:: Task brief ::
Beneath this line are the data; copy exactly the part of them that opens with the line containing "United States, site sanjuan_2010_Unit154_Ivan110." and closes with the line containing "A: Cervus elaphus (red deer).", and only that part.

:: Data provided ::
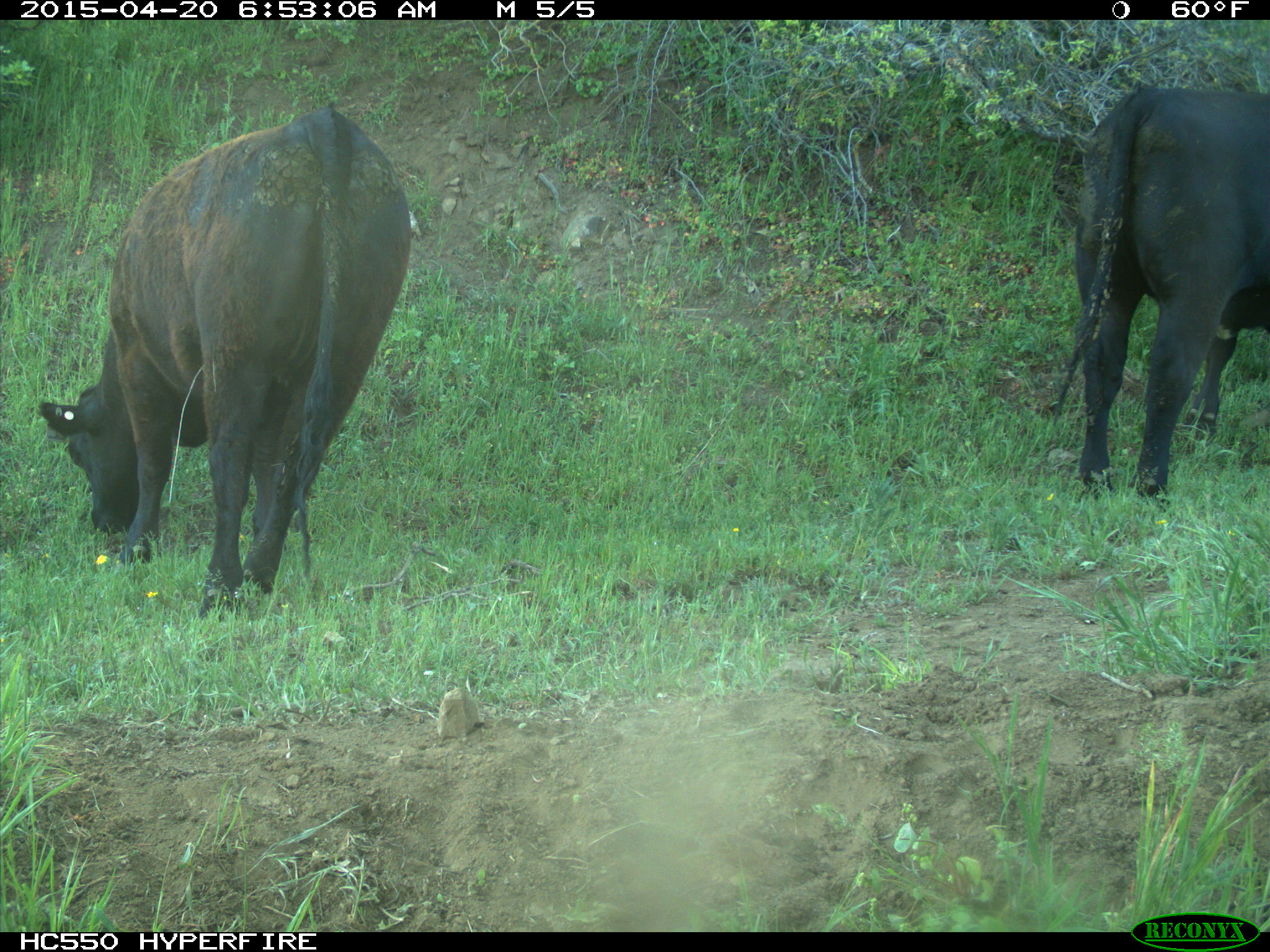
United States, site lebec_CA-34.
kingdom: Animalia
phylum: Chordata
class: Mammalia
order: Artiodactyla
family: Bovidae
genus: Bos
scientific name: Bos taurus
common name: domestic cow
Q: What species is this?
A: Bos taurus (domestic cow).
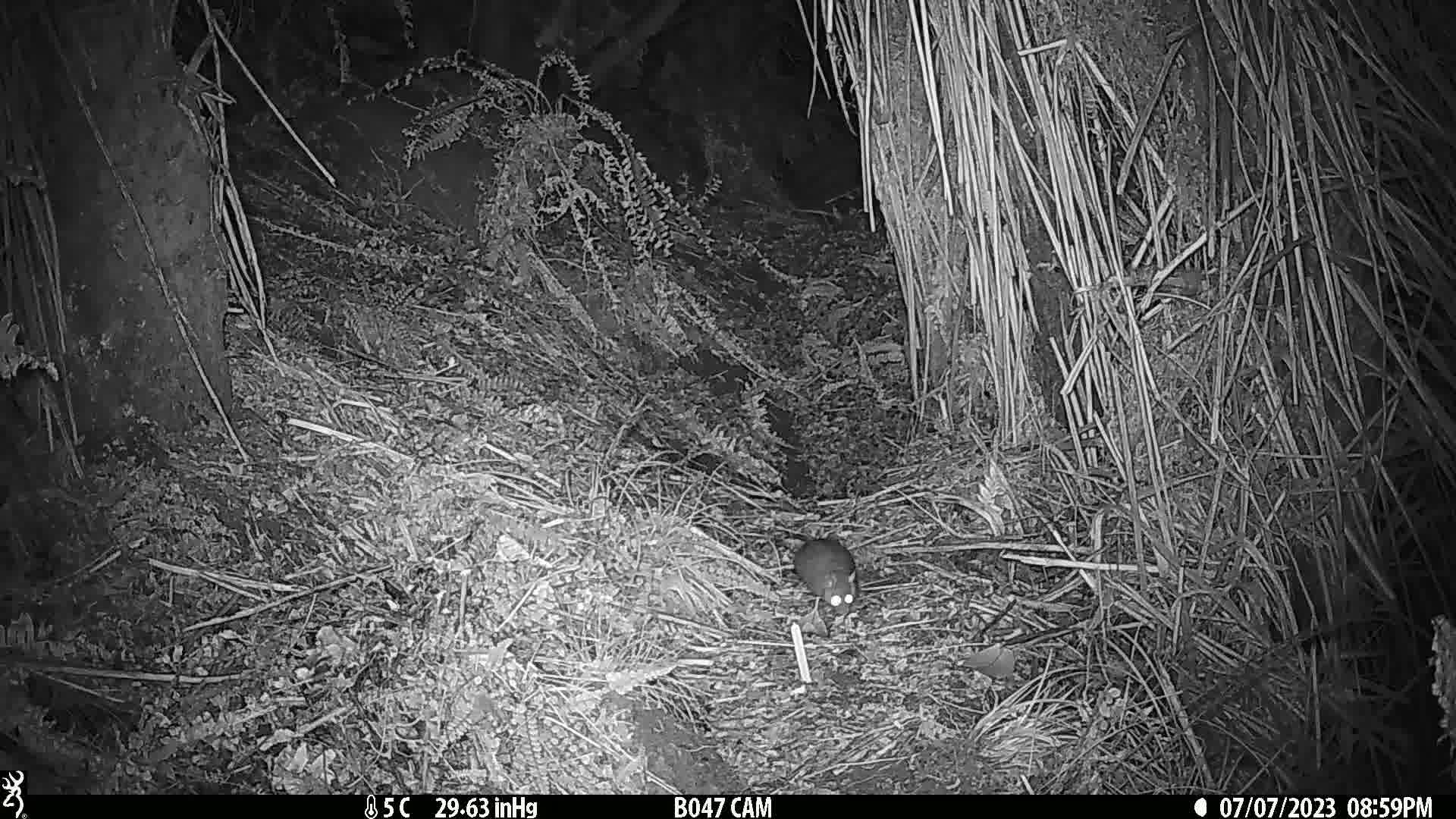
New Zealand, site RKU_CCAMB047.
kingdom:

--

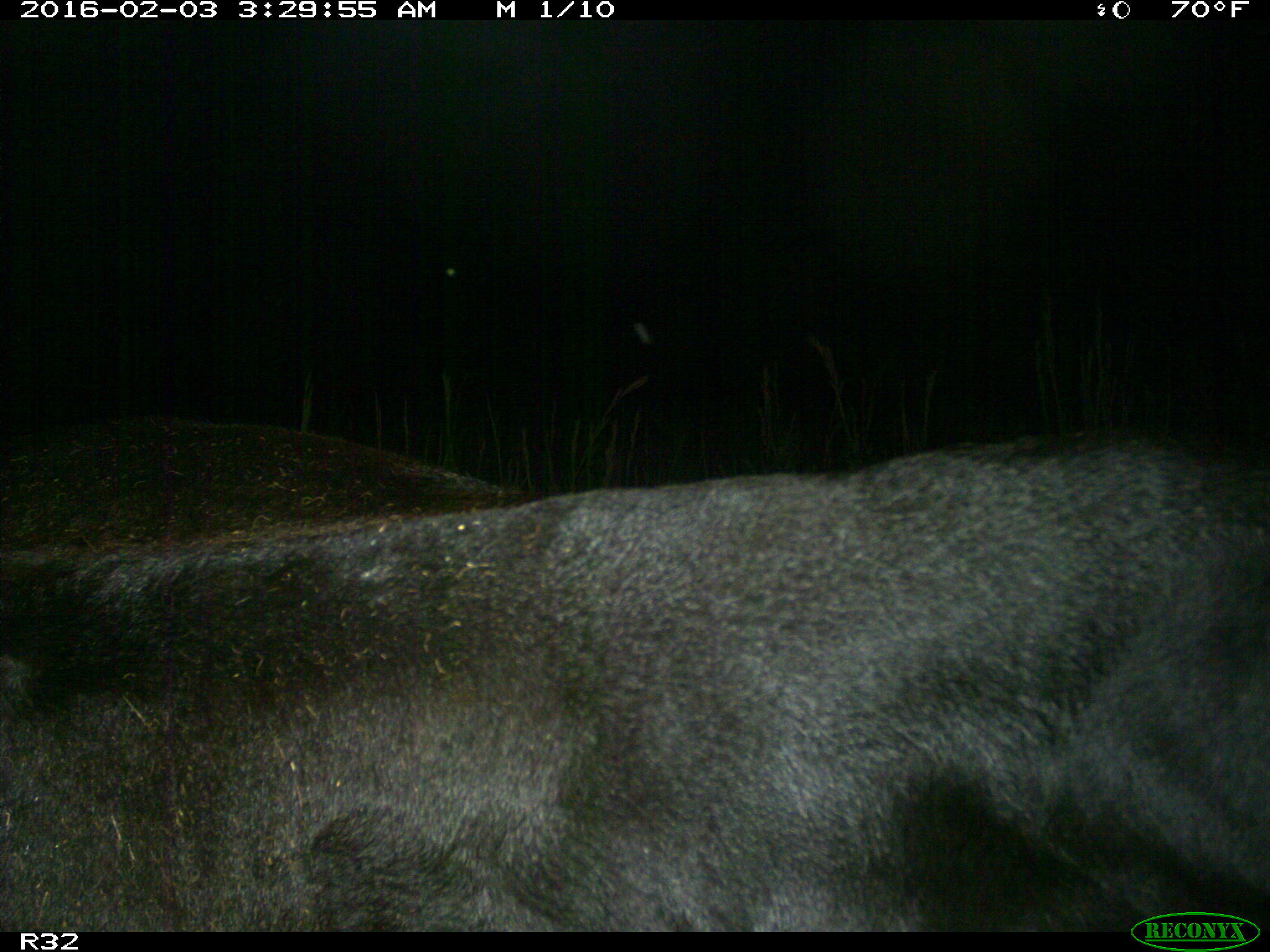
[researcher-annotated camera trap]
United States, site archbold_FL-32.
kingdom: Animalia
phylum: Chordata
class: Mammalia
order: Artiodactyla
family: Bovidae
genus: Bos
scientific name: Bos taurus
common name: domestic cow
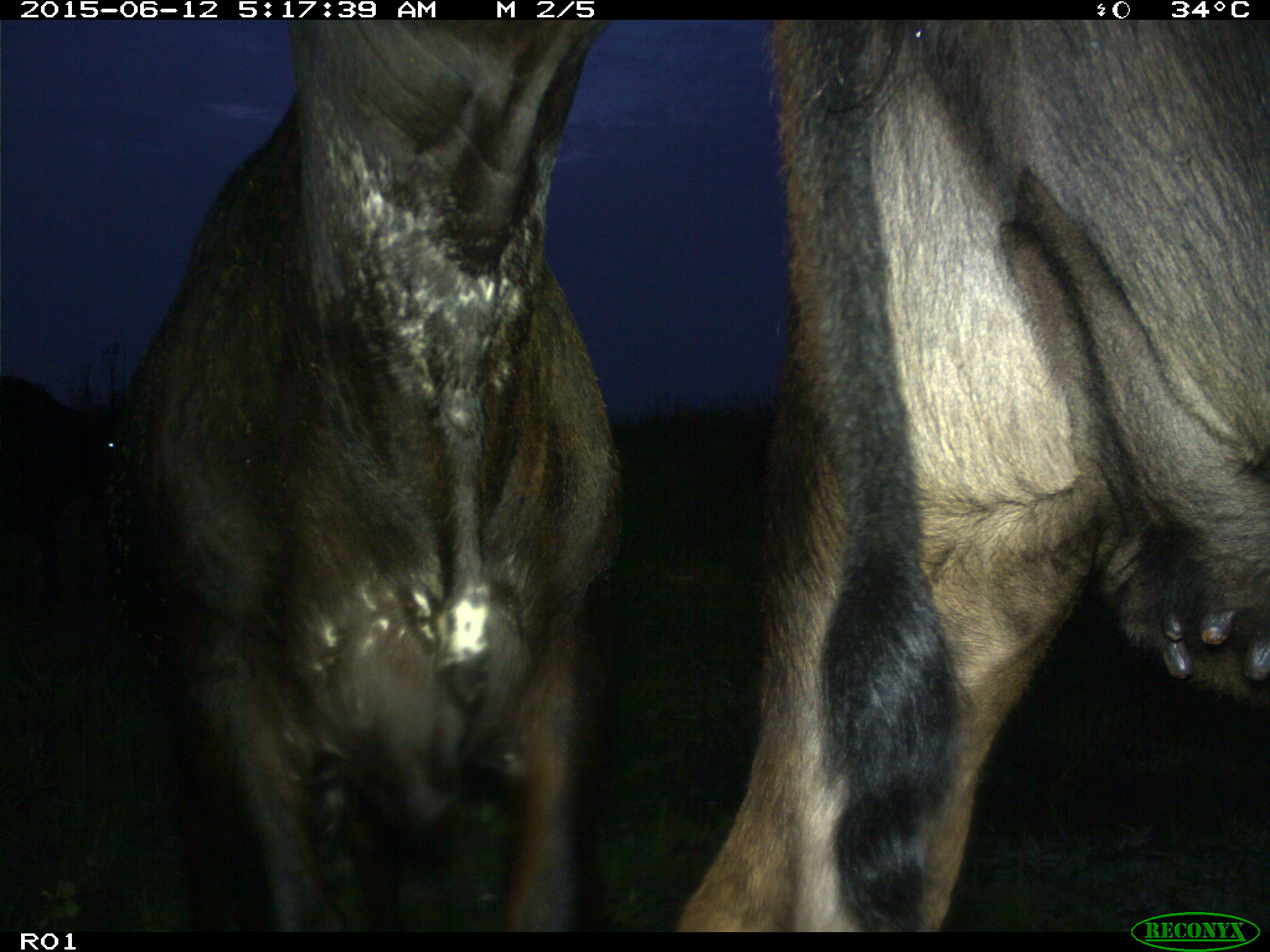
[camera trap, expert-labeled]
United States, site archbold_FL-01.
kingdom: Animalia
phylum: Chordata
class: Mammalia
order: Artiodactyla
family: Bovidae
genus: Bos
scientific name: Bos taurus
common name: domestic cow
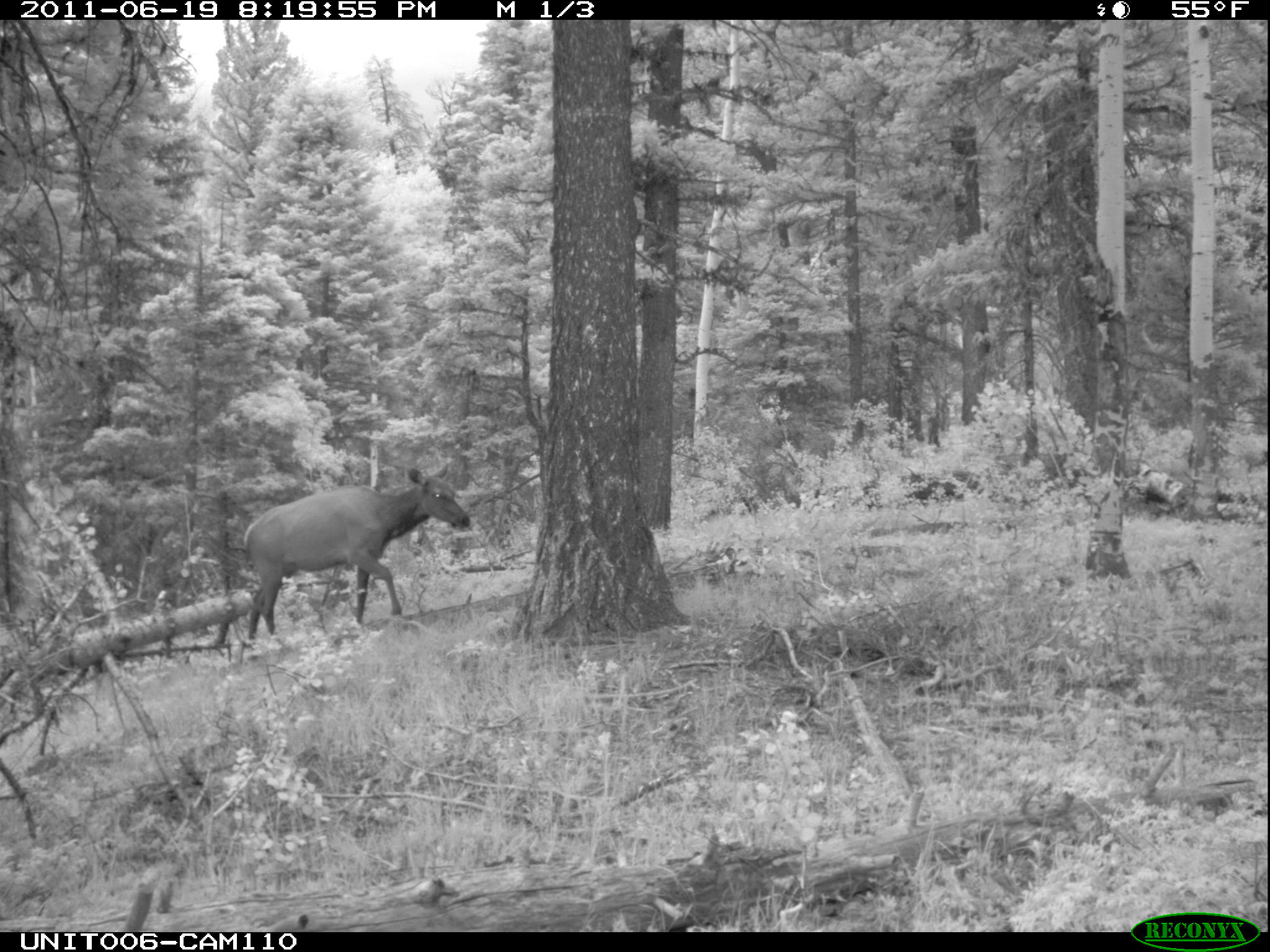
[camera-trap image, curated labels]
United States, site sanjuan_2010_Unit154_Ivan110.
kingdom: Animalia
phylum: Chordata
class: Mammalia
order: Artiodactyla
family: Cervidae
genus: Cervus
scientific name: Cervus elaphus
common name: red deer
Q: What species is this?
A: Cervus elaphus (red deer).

* * *

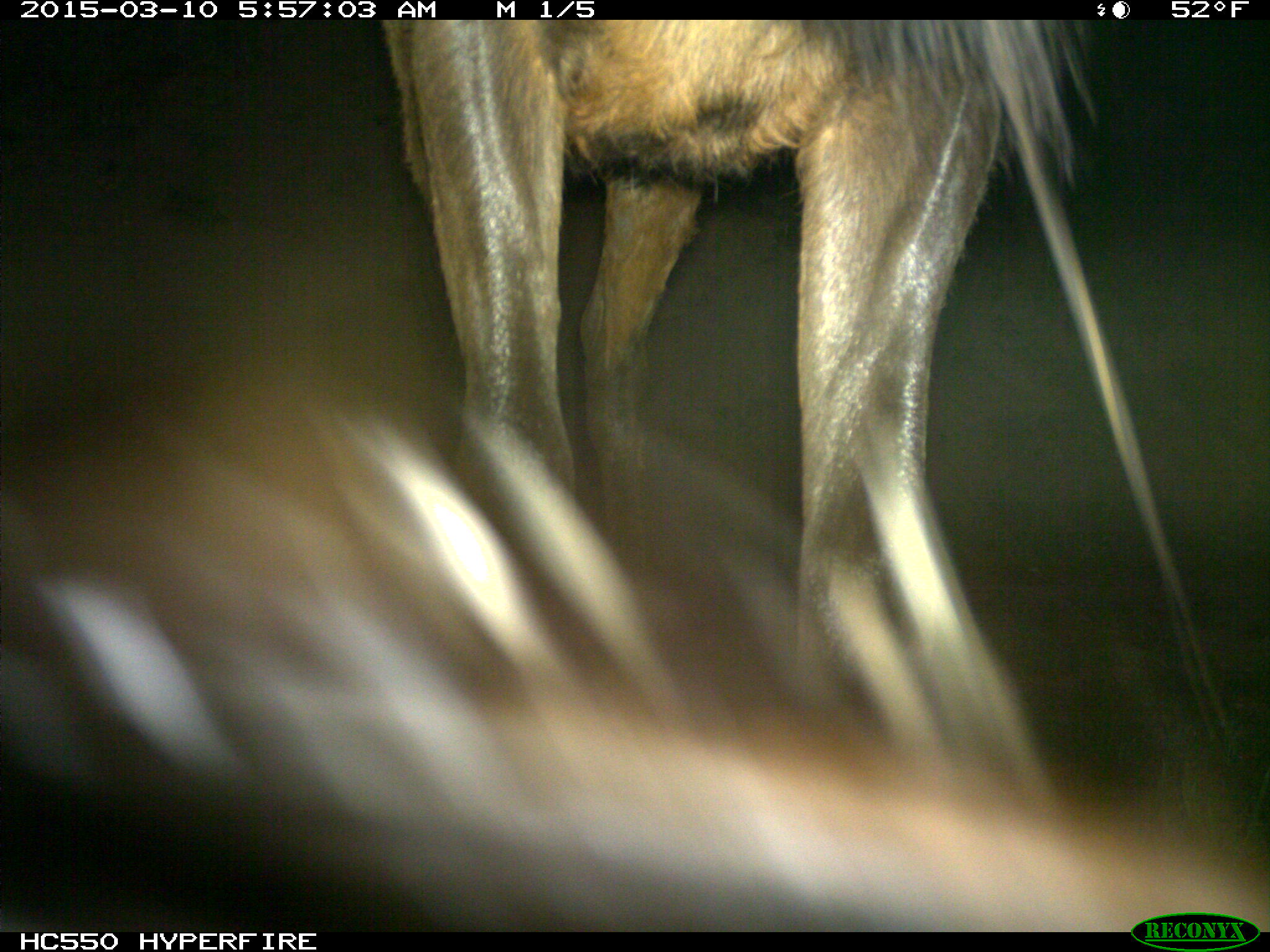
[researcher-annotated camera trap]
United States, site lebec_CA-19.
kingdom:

:: Solution ::
United States, site sanjuan_2010_Unit154_Ivan110.
kingdom: Animalia
phylum: Chordata
class: Mammalia
order: Artiodactyla
family: Cervidae
genus: Cervus
scientific name: Cervus elaphus
common name: red deer
Q: What species is this?
A: Cervus elaphus (red deer).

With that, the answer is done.